Every
criticism ultimately exposes itself as
an aesthetic attraction. And these
morsels are greedily absorbed by modern,
liberal society, and so any criticism
that was able to hide until then
immediately dissolves into supple
popularities.
Time to think
once more about
the fetish. For example:
Jean Baudrillard begins to treat fetishism as a sign of social value; the fetish object is seen as a symbol of the owner's social status. Here, the fetish is no longer an unreal object to which properties are attributed that it does not have in reality, but it is a means of conveying social values through material culture.

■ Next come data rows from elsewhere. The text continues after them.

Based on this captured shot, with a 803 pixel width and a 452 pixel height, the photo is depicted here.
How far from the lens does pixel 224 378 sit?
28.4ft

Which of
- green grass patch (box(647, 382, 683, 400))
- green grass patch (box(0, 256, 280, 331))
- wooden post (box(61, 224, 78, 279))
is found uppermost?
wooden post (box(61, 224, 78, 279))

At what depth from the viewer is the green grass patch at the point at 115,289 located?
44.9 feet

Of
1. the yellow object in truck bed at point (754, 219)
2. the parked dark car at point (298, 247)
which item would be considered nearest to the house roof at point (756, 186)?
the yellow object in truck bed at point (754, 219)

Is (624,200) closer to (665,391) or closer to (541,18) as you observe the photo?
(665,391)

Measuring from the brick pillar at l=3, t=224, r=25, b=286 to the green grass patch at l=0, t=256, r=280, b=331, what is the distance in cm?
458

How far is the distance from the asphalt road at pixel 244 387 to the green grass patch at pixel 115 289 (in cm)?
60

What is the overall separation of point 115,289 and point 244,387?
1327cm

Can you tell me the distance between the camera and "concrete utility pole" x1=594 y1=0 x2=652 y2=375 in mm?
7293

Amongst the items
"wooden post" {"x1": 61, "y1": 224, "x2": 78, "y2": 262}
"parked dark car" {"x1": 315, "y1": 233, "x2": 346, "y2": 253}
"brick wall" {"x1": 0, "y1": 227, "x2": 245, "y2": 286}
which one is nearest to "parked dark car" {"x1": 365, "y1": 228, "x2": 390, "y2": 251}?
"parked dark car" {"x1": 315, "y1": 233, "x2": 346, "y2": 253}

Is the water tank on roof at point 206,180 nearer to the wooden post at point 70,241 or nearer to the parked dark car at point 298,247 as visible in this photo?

For Baudrillard, the fetish is the site of a fusion or confusion of subject and object...
A
fetish (derived from the French fétiche,
which comes from the Portuguese feitiço,
and this in turn from Latin facticius,
'artificial' and facere, 'to make') is
an object believed to have supernatural
powers, or in particular, a human-made
object that has power over others.
Essentially, fetishism is the
attribution of inherent value, or
powers, to an object.
Initially,
the Portuguese developed the concept of
the fetish to refer to the objects used
in religious practices by West African
natives.
The theory of fetishism
was articulated at the end of the
eighteenth century by G. W. F. Hegel in
Lectures on the Philosophy of History.
According to Hegel, Africans were
incapable of abstract thought, their
ideas and actions were governed by
impulse, and therefore a fetish object
could be anything that then was
arbitrarily imbued with imaginary
powers...
Oh yes, having power!
Karl Marx already wrote in Capital about
the fetish character of the commodity
and its mystery: "At first glance, a
commodity seems to be a trivial thing.
But if you look more closely, you can
recognise its metaphysical subtleties
and theological quirks in the commodity.
We too have become commodity.
Later Guy Debord has found in the
concept of the spectacle the point at
which one can leverage contemporary
society.
The fetishism of commodities is a deterministic myth, designed to conserve the existing order by convincing the people in it that they can do no other. By picturing themselves as unfree, men make themselves unfree: their prophecy of powerlessness is self-fulfilling.
How can this paralysing picture be shattered, this confusion dispelled?